Analyzing Sex-Biased Gene Expression in Autoimmune Diseases

Table: MED1224
Experimentation location: School, Home
Regulated Research (Form 1c): No
Project continuation (Form 7): No

Display board image not available


In this project, I plan to analyze sex-biased gene expression in autoimmune diseases by using a dataset containing information about people’s cell counts. Autoimmune diseases happen when your immune system starts to attack its own healthy cells. No exact cause has been pinpointed, but some suspected causes are sex, race, genetics, and environmental factors. In terms of sex, autoimmune diseases are more prevalent in women than men. In all autoimmune disease cases, women make up 75% while men only make up 25%. Scientists have thought that this disparity could be due to hormonal factors. As we know, women have constantly fluctuating hormone levels, and this has been connected to autoimmune diseases. One study was performed to evaluate the effects of changing prolactin levels, a hormone that contributes to the production of milk in mammals. The study found mice with a prolactin-inhibitor had longer longevity and produced more antibodies that detect systemic lupus erythematosus (SLE) , which is an autoimmune disease. On the other hand, mice with glands that produce more prolactin had accelerated mortality and proteins in their urine, which is a key symptom of SLE. For this project, I used R and RStudio, which is a programming language that allows me to analyze vast amounts of data. The database I used is called DICE which contains information about the donor’s sex, race, ethnicity, and the count of various immune cells per 1 million transcripts. The data collection was done using RNA-Seq, which is a sequencing technique used to quantify RNA in a sample. In RStudio, the code I implemented followed a series of steps to build to a conclusion. To begin with, I eliminated data columns that aren’t needed, after which I filtered the dataset into one with females and one with males. Next, I calculated the mean of each cell type for each divided dataset. Finally, I noted the differences in sexes by subtracting the male average from the female average for each cell type and calculating the absolute value of that difference. After this analysis, I found NK cells and Naive CD4+ T cells have the largest differences, each of which have been found to be abnormal in count or quality in people with autoimmune diseases. For future direction, I plan to narrow down on specific genes that contribute to the sex-disparity in autoimmune diseases.


No additional citations

Additional Project Information

Research paper:
Additional Resources: -- No resources provided --
Project files:
Project files

Research Plan:

First, I will find a database that includes information about gene expression and counts of immune cells. Next, I will analyze the data to find an average of each cell type in females and males. Then I'll find the difference between the averages, and analyze those differences. 

Questions and Answers

1. What was the major objective of your project and what was your plan to achieve it? 

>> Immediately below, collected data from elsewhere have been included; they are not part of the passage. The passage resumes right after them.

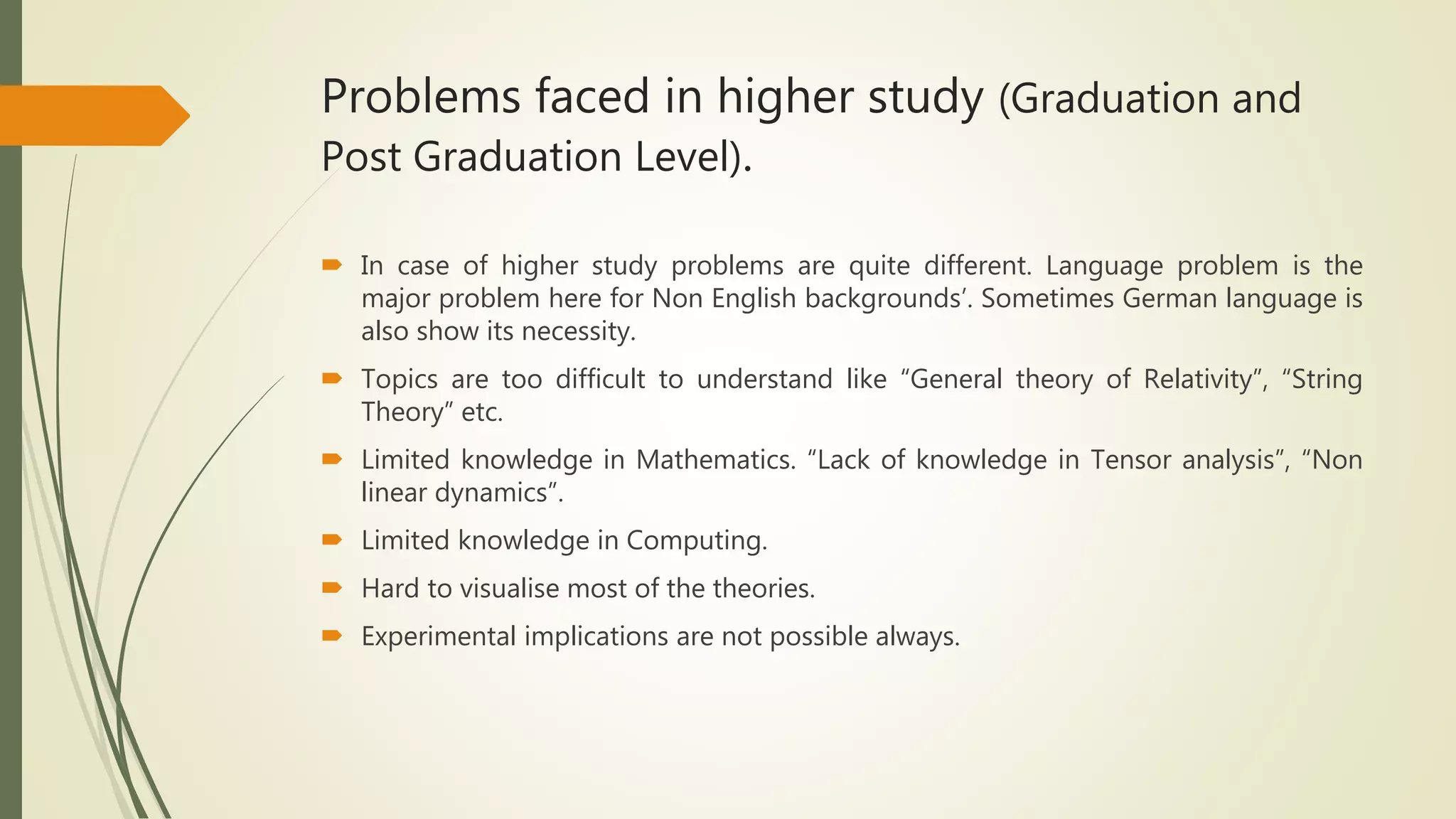 Problems faced in higher study (Graduation and Post Graduation Level).

In case of higher study problems are quite different. Language problem is the major problem here for Non English backgrounds’. Sometimes German language is also show its necessity.

Topics are too difficult to understand like “General theory of Relativity”, “String Theory” etc.

Limited knowledge in Mathematics. “Lack of knowledge in Tensor analysis”, “Non linear dynamics”.

Limited knowledge in Computing.

Hard to visualise most of the theories.

Experimental implications are not possible always.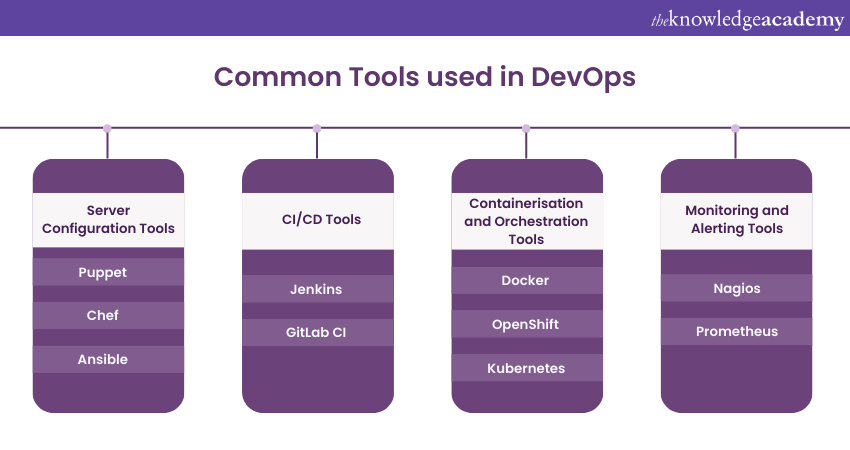 theknowledgeacademy

Common Tools used in DevOps

Server Configuration Tools

Puppet

Chef

Ansible

CI/CD Tools

Jenkins

GitLab CI

Containerisation and Orchestration Tools

Docker

OpenShift

Kubernetes

Monitoring and Alerting Tools

Nagios

Prometheus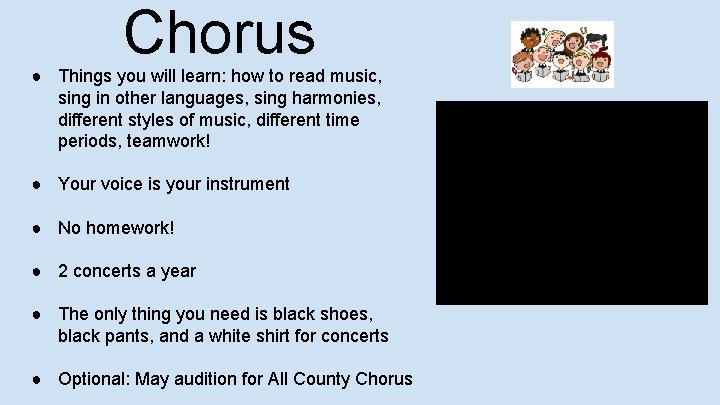 Chorus

● Things you will learn: how to read music, sing in other languages, sing harmonies, different styles of music, different time periods, teamwork!

● Your voice is your instrument

● No homework!

● 2 concerts a year

● The only thing you need is black shoes, black pants, and a white shirt for concerts

● Optional: May audition for All County Chorus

The major objective of my project was to analyze gene expression in females and males to investigate what leads to autoimmune diseases.

       a. Was that goal the result of any specific situation, experience, or problem you encountered?  


       b. Were you trying to solve a problem, answer a question, or test a hypothesis?

I was trying to answer a question. 


2. What were the major tasks you had to perform in order to complete your project?

I had to use RStudio to analyze the large amount of data. 

       a. For teams, describe what each member worked on.


3. What is new or novel about your project?

I use data science to analyze gene expression data, instead of experimental procedures. 

       a. Is there some aspect of your project's objective, or how you achieved it that you haven't done before?

I have never done data science or analyzed large amounts of data before.

       b. Is your project's objective, or the way you implemented it, different from anything you have seen?


       c. If you believe your work to be unique in some way, what research have you done to confirm that it is?

My research has shown that all of the information about the sex bias of autoimmune diseases has been proven by using lab procedures. 


4. What was the most challenging part of completing your project?

The most challenging part of completing my project was learning to use RStudio as a beginner. 

      a. What problems did you encounter, and how did you overcome them?

I encountered a lack of knowledge about RStudio, and I overcame this problem by learning more about RStudio through lectures and classes. 

      b. What did you learn from overcoming these problems?

I learned that resources are available to us always and we just have to use them. 


5. If you were going to do this project again, are there any things you would you do differently the next time?

I would go in with a list of genes to test a smaller piece of data. 


6. Did working on this project give you any ideas for other projects? 



7. How did COVID-19 affect the completion of your project?

COVID-19 has not affected the completion of my project.